** STATED PROBLEM **
Reproduce each of the following lines verbatim, keeping every character, number, and bracket unchanged. Omit the pictures from your answer.

====

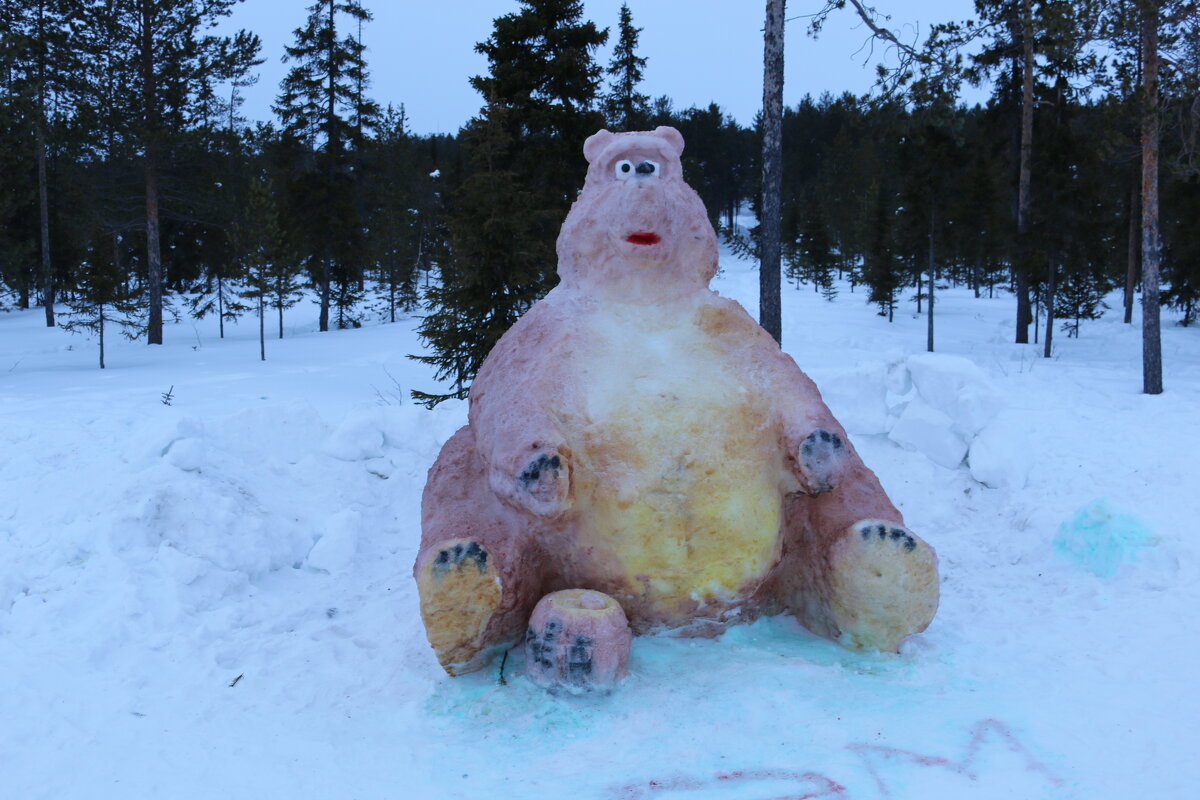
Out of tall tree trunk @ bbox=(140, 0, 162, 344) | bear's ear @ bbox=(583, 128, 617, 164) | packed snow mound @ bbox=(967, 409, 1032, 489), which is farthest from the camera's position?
tall tree trunk @ bbox=(140, 0, 162, 344)

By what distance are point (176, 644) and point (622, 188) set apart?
125 inches

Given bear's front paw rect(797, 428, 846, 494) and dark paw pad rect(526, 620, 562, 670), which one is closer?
dark paw pad rect(526, 620, 562, 670)

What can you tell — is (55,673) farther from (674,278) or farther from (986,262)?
(986,262)

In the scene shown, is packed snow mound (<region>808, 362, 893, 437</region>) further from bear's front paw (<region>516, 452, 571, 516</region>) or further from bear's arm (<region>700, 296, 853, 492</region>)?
bear's front paw (<region>516, 452, 571, 516</region>)

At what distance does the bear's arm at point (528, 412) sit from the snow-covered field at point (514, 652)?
0.90 meters

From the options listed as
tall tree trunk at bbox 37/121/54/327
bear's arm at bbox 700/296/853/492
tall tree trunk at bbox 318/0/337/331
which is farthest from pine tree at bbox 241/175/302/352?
bear's arm at bbox 700/296/853/492

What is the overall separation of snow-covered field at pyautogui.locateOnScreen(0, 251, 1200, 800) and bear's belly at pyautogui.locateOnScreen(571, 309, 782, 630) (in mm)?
349

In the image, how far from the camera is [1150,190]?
10.2 metres

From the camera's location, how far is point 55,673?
12.6 ft

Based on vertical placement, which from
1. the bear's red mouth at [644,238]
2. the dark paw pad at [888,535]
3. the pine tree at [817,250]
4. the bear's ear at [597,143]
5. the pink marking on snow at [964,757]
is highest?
the pine tree at [817,250]

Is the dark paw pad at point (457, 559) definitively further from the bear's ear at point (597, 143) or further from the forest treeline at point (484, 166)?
the forest treeline at point (484, 166)

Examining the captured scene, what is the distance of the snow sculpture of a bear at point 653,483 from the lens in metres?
3.76

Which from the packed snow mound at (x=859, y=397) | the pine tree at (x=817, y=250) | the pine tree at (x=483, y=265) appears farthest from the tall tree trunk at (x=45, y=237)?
the pine tree at (x=817, y=250)

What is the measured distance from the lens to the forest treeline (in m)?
9.77
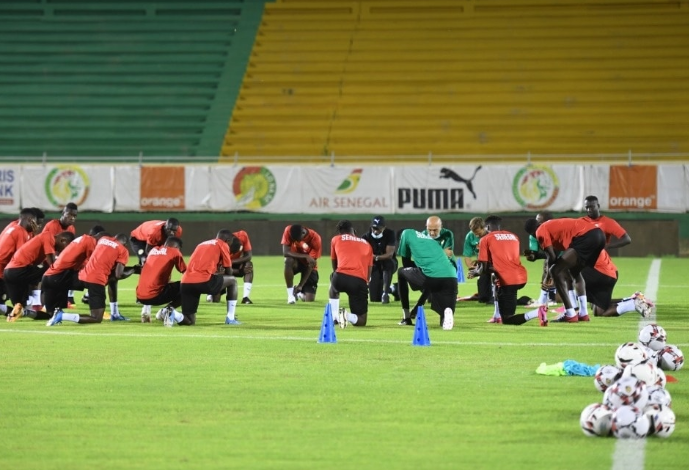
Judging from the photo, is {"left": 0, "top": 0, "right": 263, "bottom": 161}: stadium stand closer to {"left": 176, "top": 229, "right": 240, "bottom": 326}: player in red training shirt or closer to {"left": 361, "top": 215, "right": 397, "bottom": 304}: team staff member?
{"left": 361, "top": 215, "right": 397, "bottom": 304}: team staff member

====

** RESPONSE **
Out of tall tree trunk @ bbox=(140, 0, 162, 344) | bear's ear @ bbox=(583, 128, 617, 164) | packed snow mound @ bbox=(967, 409, 1032, 489), which is farthest from the camera's position?
tall tree trunk @ bbox=(140, 0, 162, 344)

By what distance are point (176, 644) and point (622, 188) set apart?
125 inches

Given bear's front paw rect(797, 428, 846, 494) and dark paw pad rect(526, 620, 562, 670), which one is closer?
dark paw pad rect(526, 620, 562, 670)

What can you tell — is (55,673) farther from (674,278) or farther from (986,262)?
(986,262)

In the scene shown, is packed snow mound (<region>808, 362, 893, 437</region>) further from bear's front paw (<region>516, 452, 571, 516</region>) or further from bear's arm (<region>700, 296, 853, 492</region>)?
bear's front paw (<region>516, 452, 571, 516</region>)

At what distance does the bear's arm at point (528, 412) sit from the snow-covered field at point (514, 652)?
0.90 meters

From the options listed as
tall tree trunk at bbox 37/121/54/327
bear's arm at bbox 700/296/853/492
tall tree trunk at bbox 318/0/337/331
which is farthest from pine tree at bbox 241/175/302/352?
bear's arm at bbox 700/296/853/492

What is the overall separation of snow-covered field at pyautogui.locateOnScreen(0, 251, 1200, 800) and bear's belly at pyautogui.locateOnScreen(571, 309, 782, 630) (in mm)?
349

In the image, how far from the camera is [1150,190]?
10.2 metres

From the camera's location, how far is point 55,673?
12.6 ft

Based on vertical placement, which from
1. the bear's red mouth at [644,238]
2. the dark paw pad at [888,535]
3. the pine tree at [817,250]
4. the bear's ear at [597,143]
5. the pink marking on snow at [964,757]
is highest?
the pine tree at [817,250]

Is the dark paw pad at point (457, 559) definitively further from the bear's ear at point (597, 143) or further from the forest treeline at point (484, 166)?
the forest treeline at point (484, 166)

Examining the captured scene, what is the distance of the snow sculpture of a bear at point 653,483 from the lens in metres?
3.76

Which from the packed snow mound at (x=859, y=397) | the pine tree at (x=817, y=250) | the pine tree at (x=483, y=265) appears farthest from the tall tree trunk at (x=45, y=237)?
the pine tree at (x=817, y=250)

What is the measured distance from the lens to the forest treeline (in m)?
9.77
Judging from the photo, is {"left": 0, "top": 0, "right": 263, "bottom": 161}: stadium stand closer to {"left": 176, "top": 229, "right": 240, "bottom": 326}: player in red training shirt or closer to {"left": 361, "top": 215, "right": 397, "bottom": 304}: team staff member?
{"left": 361, "top": 215, "right": 397, "bottom": 304}: team staff member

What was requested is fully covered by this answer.